University College London
Amidst recent preoccupations to gain a better conceptual understanding of peripheral urbanisation, this paper makes a case for exploring the hinterland as a critical analytical category to capture the capturing unfolding processes of contemporary (capitalist) urban transformations. Arguing that the hinterland goes beyond the established binaries of twentieth-century urbanism where the notion of centre and periphery are still tied to the increasingly questionable urban/rural distinction, it maintains that the hinterland is central to recent efforts in generating a new epistemology of the urban. I will explore what this means beyond a theoretical abstraction through my ongoing research in the Indian city of Chennai, where an intricate network of new economic geography plying its hinterland requires us to abandon our conventional understandings of Chennai as a city, metropolis or region. More importantly, what the hinterland demands is not a mere rescaling of the urban question, but addressing the renewed geographies of uneven development that are more a consequence of a murky politics of the ‘land question’. Even as its multiscalar geography creates all kinds of planning quandaries, Chennai’s hinterland reveals an operational landscape where an abstract network of logistics and global supply chains takes precedence in a territorial neo-colonisation that extends beyond the expanding interests of the city. There are methodological challenges related to how one undertakes a study of this expanded scale as we are compelled to draw on different kinds of urban imaginations ranging from the physiology of landscape and ecology to the politics of land and territory.
Pushpa Arabindoo is a Senior Lecturer in Geography and Urban Design at the Department of Geography, University College London.
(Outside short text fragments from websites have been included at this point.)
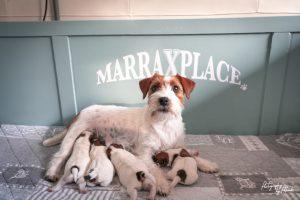 Pups Quest & Igor 4 dagen oud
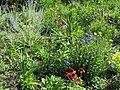 In the garden - Flickr - Kaarina Dillabough.jpg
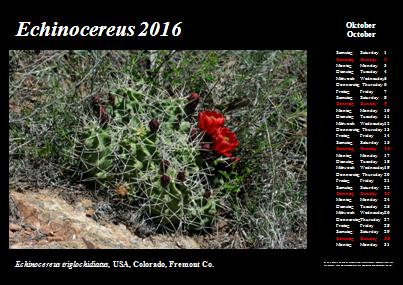 Kalender_2016_Klein_10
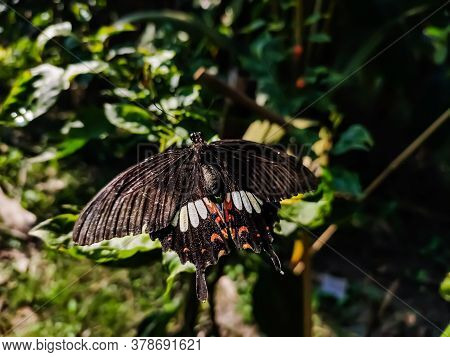 Pachliopta Aristolochiae, The Common Rose, Is A Swallowtail Butterfly Belonging To The Genus Pachlio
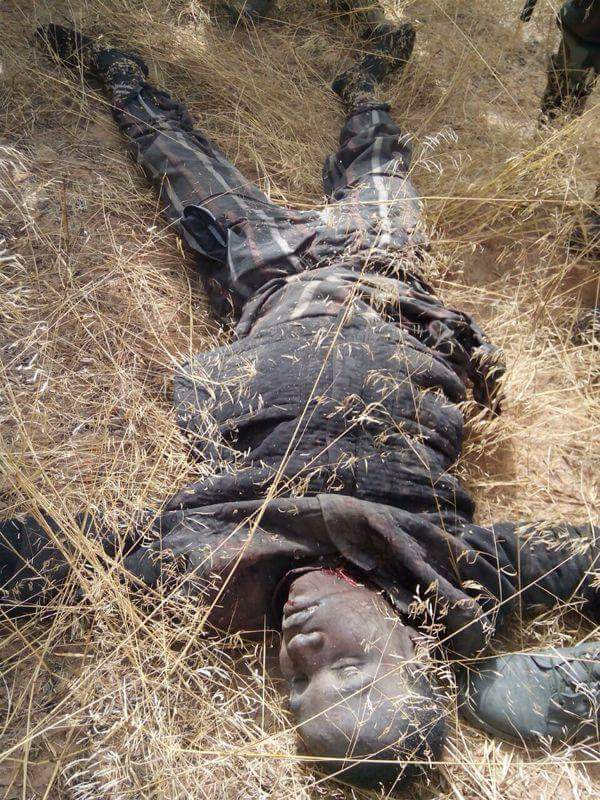 Graphic Photos Of 143 Boko Haram Fighters Killed By Cameroonian Army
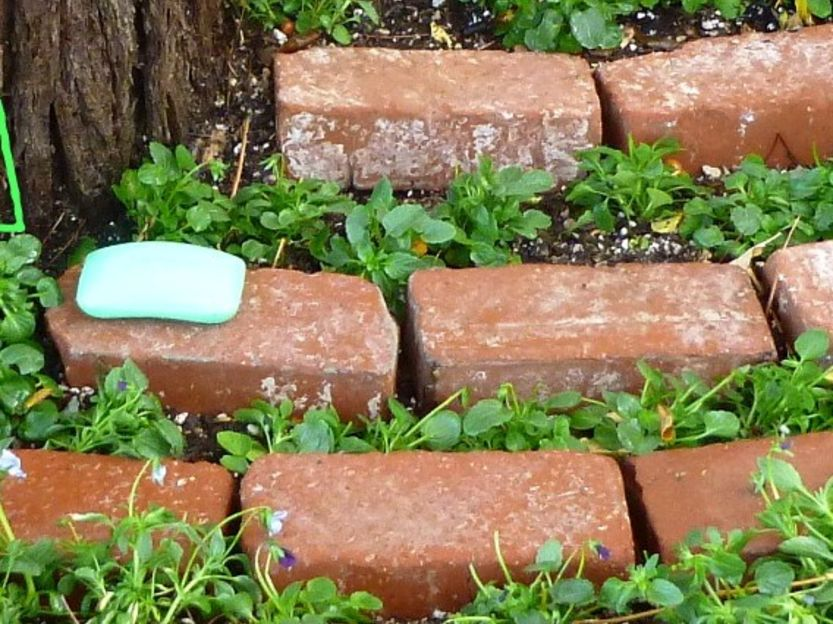 Home gardening using soap deers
She is a co-director of the UCL Urban Laboratory and an editor of the City Journal. She has an inter-disciplinary background in architecture, planning and geography. Her research focus is set in the Indian city of Chennai where she has been conducting ethnographic investigations into its urban transformation uncovering politics of middle class, evictions and resettlement of the urban poor, infrastructure projects around water and nature, and the broader concerns of development planning. She is currently a EURIAS junior fellow at the Paris Institute of Advanced Studies for 2017-18.